Da Tarantino a Fincher: il 2019 è l’anno di Charles Manson?
Tra C'era una volta...a Hollywood e Charlie Says, passando per Mindhunter il 2019 porta al cinema il criminale più famoso del mondo: Charles Manson.
Un manipolatore, ossessionato dal potere e dalla propria immagine. Charles Manson – definito l’uomo più pericoloso del mondo pur senza aver mai ucciso nessuno – vive il suo momento di gloria tra cinema e tv. Tre grandi prodotti dedicati a lui (totalmente o parzialmente), un documentario con immagini inedite, un progetto non ancora distribuito in Italia: sembrerebbe che il 2019 sia proprio l’anno di Manson.
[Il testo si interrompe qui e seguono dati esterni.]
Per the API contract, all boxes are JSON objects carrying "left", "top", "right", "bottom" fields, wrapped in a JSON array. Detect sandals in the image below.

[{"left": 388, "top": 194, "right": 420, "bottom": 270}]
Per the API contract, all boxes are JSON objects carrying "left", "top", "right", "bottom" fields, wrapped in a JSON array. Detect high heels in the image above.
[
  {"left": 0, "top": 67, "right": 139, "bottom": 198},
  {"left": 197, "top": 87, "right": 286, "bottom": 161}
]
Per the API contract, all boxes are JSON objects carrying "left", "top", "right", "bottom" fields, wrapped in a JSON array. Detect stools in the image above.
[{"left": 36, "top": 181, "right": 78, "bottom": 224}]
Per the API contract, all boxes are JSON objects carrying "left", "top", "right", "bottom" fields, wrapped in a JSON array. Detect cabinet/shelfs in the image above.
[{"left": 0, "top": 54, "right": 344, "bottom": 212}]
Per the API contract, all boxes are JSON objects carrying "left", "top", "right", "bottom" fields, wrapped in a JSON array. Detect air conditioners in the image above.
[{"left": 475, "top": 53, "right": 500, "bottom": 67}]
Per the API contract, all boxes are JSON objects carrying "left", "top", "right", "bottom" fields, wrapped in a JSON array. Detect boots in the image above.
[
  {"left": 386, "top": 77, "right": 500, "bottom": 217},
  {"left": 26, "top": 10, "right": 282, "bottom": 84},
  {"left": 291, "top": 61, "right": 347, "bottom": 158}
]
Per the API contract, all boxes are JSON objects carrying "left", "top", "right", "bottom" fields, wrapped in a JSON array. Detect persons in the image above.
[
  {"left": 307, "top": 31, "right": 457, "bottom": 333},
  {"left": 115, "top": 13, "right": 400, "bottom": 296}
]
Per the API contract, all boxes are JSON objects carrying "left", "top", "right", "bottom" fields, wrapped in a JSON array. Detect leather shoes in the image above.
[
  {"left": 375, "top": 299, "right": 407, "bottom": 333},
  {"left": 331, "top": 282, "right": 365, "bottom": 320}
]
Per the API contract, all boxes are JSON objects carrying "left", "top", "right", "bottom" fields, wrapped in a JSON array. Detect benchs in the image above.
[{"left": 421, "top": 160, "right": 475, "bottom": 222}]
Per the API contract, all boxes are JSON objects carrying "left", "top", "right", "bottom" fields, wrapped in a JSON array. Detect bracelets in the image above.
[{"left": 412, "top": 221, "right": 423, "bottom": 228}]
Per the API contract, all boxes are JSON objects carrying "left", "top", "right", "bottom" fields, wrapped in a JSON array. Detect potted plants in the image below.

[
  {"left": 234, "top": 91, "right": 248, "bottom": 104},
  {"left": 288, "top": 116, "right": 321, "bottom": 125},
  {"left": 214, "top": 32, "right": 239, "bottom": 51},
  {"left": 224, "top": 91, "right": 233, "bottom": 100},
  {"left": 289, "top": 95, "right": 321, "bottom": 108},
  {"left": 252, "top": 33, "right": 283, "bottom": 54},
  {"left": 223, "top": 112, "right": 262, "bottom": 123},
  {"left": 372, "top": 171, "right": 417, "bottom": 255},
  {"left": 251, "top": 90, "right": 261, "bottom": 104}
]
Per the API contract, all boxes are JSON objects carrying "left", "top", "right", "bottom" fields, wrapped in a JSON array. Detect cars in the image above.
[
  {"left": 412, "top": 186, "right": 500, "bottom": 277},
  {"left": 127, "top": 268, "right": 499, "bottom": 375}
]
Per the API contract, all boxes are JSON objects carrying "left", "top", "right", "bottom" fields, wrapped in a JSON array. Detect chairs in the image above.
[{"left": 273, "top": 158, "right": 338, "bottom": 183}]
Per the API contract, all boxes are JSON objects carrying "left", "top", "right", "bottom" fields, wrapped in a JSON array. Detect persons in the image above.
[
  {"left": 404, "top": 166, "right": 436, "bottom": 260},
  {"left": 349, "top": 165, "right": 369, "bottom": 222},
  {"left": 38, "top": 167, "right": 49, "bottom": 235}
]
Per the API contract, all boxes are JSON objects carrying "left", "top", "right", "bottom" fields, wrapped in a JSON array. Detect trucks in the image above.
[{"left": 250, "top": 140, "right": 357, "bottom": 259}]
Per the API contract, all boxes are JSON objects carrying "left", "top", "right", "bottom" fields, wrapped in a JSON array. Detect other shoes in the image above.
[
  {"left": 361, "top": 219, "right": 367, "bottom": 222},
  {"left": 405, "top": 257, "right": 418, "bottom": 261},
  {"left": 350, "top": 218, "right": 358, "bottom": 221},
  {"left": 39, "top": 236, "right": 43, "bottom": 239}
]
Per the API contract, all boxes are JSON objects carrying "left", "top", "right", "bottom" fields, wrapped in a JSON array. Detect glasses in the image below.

La recensione di C’era una volta…a Hollywood
A farla da padrone, in questa onda mediatica che sta portando nuova luce sul personaggio, è Quentin Tarantino con C’era una volta…a Hollywood. Il regista di Pulp Fiction costruisce la sua favola pop attorno alla strage di Cielo Drive che il 9 agosto del 1969 ha visto l’orribile assassinio di Sharon Tate, Wojciech Frykowski, Abigail Folger, Jay Sebring e Steven Parent.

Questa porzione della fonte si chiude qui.